[BEGIN TEXT EXCERPT]

The idea of a natural aristocracy, or meritocracy, has a powerful resonance in the United States. Each succeeding American elite has considered itself to embody the principle. But another idea is even more distinctively American: the idea of universal individual opportunity. This idea does not appear to have a distinguished philosophical lineage. It was simply here, to a far greater extent than it was anywhere else in the world, almost from the very beginning. "The first thing that strikes one in the United States is the innumerable crowd of those striving to escape from their original social condition," Alexis de Tocqueville wrote not many years after Jefferson's letter to Adams. "Every American is eaten up with longing to rise."
Before the Second World War, meritocracy, in today's sense of elite selection through higher education, and opportunity, meaning the ordinary citizen's way of getting ahead in the world, were two separate and unrelated concepts. Only a tiny segment of the population went to college, and--more to the point--higher education was not thought of as a gateway to financial success. (This country's first formal meritocratic structure, the civil service, also was not perceived as the path to America's lush rewards except, perhaps, by Irish-Americans, who viewed it, with some justice, as a plot to shut them out of government jobs.) Harvard, for example, was traditionally a place where rich men sent their sons to become gentlemen, not a place for poor boys hoping to become rich--a point memorably made by Benjamin Franklin in a spoof of Harvard that he wrote as a teenager, in 1722:
"Now I bethought my self in my Sleep, that it was Time to be at Home, and as I fancy'd I was travelling back thither, I reflected in my Mind on the extream Folly of those Parents, who, blind to their Childrens Dulnes, and insensible of the Solidity of their Skulls, because they think their Purses can afford it, will needs send them to the Temple of Learning, where, for want of a suitable Genius, they learn little more than how to carry themselves handsomely, and enter a room genteely, (which might as well be acquire'd at a Dancing-School,) and from whence they return, after Abundance of Trouble and Charge, as great Blockheads as ever, only more proud and self-conceited."
The idea that formal education was unnecessary or even inimical to economic success was a staple of American popular culture from Franklin's time until the mid-twentieth century. In works as adoring as Horatio Alger's novels and as condemnatory as Theodore Dreiser's The Financier, the self-made man always drops out of school and becomes a kind of apprentice to an older businessman as the first step on the road to riches.
It is true that universal free education is another distinctively American idea of long standing: Jefferson proposed it in the first legislative session of the State of Virginia, in order "to diffuse knowledge more generally through the mass of people." The purpose he had in mind, though, was not to provide economic mobility to all but to create a vehicle for the selection of the natural aristocracy while equipping the masses for the basic duties of citizenship, so that political democracy would work properly.
But it took an amazingly long time for public education to take hold. Jefferson's bill in Virginia didn't pass. All through the mid-nineteenth century, reformers--most prominently Horace Mann, the secretary of education of Massachusetts--worked ceaselessly to get public elementary schools established. Not until after 1940 did a majority of American teenagers graduate from high school. Since before the Civil War the main selling point for publicly supported education had always been that the increasingly complex nature of American society made it a prerequisite for business growth--not that it was a fundamental right of the citizenry or a provider of individual opportunity. The arena of most people's ambition was not school but the marketplace.

[END TEXT EXCERPT]

> _TASK LIST_:
[1] Copy the stretch of the passage on American education from "The idea that" through "road to riches.", swapping in "assistant" wherever "apprentice" appears.
[2] Please summarize the passage on American education in two sentences.

[BEGIN INFORMATION PROVIDED]

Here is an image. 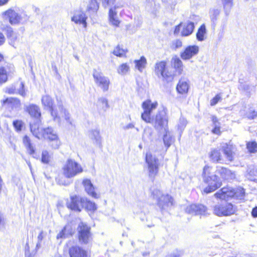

[END INFORMATION PROVIDED]

> _RESPONSES TO THE EXERCISE_:
[1]
The idea that formal education was unnecessary or even inimical to economic success was a staple of American popular culture from Franklin's time until the mid-twentieth century. In works as adoring as Horatio Alger's novels and as condemnatory as Theodore Dreiser's The Financier, the self-made man always drops out of school and becomes a kind of assistant to an older businessman as the first step on the road to riches.

[2] Before the Second World War, meritocracy through higher education and the ordinary citizen's opportunity to get ahead were separate ideas, since few Americans went to college and higher education was not seen as a gateway to financial success. Public education took a long time to take hold and was promoted mainly as a prerequisite for business growth rather than as a right or a source of individual opportunity, so most people's ambition centered on the marketplace rather than school.